Exercices à traiter:
1) Recopiez la partie de l'extrait choisi qui s'ouvre sur les mots contenant « Décision. Plusieurs griefs » et se clôt sur « protection des consommateurs. », en substituant « usagers » à « consommateurs ».
2) Dressez la liste de tous les articles de code dont la conformité à la Constitution est mise en cause dans l'extrait choisi, en précisant pour chacun le code auquel il appartient.
3) D'après l'extrait choisi, à quelle date et par quelle juridiction le Conseil constitutionnel a-t-il été saisi ?

Extrait choisi:
━━━━━━━━━━━━━━━━
QPC. Le Conseil constitutionnel a été saisi le 25 juillet 2022 par le Conseil d'État (CE, 6° ch., 25 juillet 2022, n° 464217 N° Lexbase : A93398CU) d'une question prioritaire de constitutionnalité relative à la conformité aux droits et libertés que la Constitution garantit des dispositions de l’article L. 513-3 N° Lexbase : L0678L4U, de l’article L. 513-5, II N° Lexbase : L0616L4L, et de l’article L. 513-6 N° Lexbase : L0614L4I du Code des assurances, ainsi que de l’article L. 519-11 N° Lexbase : L0634L4A, de l’article L. 519-13, II N° Lexbase : L0719L4E, et de l’article L. 519-14 N° Lexbase : L0643L4L du Code monétaire et financier.
Les dispositions contestées imposent aux courtiers d'assurance ou de réassurance et aux courtiers en opérations de banque et en services de paiement, ainsi qu'à leurs mandataires respectifs, d'adhérer à une association professionnelle agréée par l'ACPR aux fins d'immatriculation au registre unique des intermédiaires en assurance, banque et finance. Par ailleurs, elles permettent à ces associations de prononcer des sanctions à l’encontre de leurs membres.
Décision. Plusieurs griefs étaient formulés par le requérant à l’encontre de ces dispositions.
Le Conseil constitutionnel retient que l'immatriculation au registre constituant une condition d'accès et d'exercice des activités d'intermédiation d'assurance et en opérations de banque et services de paiement, ces dispositions portent atteinte à la liberté d'entreprendre.
Toutefois, en premier lieu, il estime qu’en adoptant ces dispositions, le législateur a entendu renforcer le contrôle de l'accès aux activités de courtage et assurer l'accompagnement des professionnels qui exercent ces activités. Il a ainsi poursuivi un objectif d'intérêt général de protection des consommateurs.
━━━━━━━━━━━━━━━━
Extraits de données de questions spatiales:
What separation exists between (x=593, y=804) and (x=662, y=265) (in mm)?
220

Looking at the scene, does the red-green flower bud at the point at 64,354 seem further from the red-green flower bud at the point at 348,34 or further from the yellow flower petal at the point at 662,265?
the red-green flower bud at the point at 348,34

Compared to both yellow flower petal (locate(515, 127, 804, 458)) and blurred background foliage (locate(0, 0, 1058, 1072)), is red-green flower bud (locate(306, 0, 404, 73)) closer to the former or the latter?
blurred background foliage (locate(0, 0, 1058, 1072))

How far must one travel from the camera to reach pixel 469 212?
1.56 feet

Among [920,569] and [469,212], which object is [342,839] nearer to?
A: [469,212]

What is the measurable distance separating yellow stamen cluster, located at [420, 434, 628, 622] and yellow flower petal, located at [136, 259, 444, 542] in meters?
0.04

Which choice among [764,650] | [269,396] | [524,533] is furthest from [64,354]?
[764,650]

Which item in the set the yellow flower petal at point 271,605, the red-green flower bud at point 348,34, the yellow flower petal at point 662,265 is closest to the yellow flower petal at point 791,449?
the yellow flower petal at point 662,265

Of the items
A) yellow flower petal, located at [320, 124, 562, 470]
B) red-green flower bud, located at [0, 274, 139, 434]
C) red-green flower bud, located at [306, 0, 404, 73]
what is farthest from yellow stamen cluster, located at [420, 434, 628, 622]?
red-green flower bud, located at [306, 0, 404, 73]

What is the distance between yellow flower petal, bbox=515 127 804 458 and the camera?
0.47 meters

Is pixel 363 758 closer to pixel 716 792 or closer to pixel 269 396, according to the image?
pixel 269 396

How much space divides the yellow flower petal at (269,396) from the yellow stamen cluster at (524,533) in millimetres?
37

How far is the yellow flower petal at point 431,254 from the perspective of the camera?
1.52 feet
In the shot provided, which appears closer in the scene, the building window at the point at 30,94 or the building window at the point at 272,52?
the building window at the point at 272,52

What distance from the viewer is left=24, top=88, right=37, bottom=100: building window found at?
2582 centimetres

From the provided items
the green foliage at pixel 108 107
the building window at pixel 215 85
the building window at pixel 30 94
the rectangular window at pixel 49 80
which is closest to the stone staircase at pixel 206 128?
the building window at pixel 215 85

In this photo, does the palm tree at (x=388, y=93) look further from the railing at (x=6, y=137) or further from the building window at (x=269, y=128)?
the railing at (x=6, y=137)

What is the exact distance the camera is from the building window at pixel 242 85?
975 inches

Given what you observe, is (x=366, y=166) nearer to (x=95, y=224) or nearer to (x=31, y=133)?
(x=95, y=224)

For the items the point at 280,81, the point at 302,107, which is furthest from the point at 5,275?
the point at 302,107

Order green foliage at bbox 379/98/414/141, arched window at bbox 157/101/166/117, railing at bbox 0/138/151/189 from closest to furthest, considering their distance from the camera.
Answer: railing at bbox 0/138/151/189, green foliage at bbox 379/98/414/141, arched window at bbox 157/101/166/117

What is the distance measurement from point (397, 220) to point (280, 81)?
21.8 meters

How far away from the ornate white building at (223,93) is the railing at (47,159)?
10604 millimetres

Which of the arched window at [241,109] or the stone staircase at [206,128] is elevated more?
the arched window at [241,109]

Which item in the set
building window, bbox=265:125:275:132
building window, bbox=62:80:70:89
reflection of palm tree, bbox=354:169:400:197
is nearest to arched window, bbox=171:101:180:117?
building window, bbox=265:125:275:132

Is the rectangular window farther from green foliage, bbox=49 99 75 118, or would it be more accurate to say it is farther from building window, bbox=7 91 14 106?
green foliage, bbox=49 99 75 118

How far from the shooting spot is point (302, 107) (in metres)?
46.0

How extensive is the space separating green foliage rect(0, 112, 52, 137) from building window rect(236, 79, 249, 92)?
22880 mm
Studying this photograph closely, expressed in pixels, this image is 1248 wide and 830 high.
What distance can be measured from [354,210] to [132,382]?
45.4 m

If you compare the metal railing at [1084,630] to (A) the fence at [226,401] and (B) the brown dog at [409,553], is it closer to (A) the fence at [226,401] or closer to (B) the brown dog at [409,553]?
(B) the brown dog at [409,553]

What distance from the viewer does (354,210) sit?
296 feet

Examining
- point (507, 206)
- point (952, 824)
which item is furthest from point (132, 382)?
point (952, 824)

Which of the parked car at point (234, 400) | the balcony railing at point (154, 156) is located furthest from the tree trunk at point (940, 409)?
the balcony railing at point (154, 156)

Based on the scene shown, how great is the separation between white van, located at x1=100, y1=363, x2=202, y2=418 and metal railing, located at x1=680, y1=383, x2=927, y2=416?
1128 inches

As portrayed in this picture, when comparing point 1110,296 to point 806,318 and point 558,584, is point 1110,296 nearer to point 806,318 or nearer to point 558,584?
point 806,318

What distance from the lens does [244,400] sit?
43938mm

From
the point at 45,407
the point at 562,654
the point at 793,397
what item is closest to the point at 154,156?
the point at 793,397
━━━━━━━━━━━━━━━━
Réponses par exercice:
1)
Décision. Plusieurs griefs étaient formulés par le requérant à l’encontre de ces dispositions.
Le Conseil constitutionnel retient que l'immatriculation au registre constituant une condition d'accès et d'exercice des activités d'intermédiation d'assurance et en opérations de banque et services de paiement, ces dispositions portent atteinte à la liberté d'entreprendre.
Toutefois, en premier lieu, il estime qu’en adoptant ces dispositions, le législateur a entendu renforcer le contrôle de l'accès aux activités de courtage et assurer l'accompagnement des professionnels qui exercent ces activités. Il a ainsi poursuivi un objectif d'intérêt général de protection des usagers.

2)
Article L. 513-3 du Code des assurances
Article L. 513-5, II du Code des assurances
Article L. 513-6 du Code des assurances
Article L. 519-11 du Code monétaire et financier
Article L. 519-13, II du Code monétaire et financier
Article L. 519-14 du Code monétaire et financier

3) Le 25 juillet 2022, par le Conseil d'État.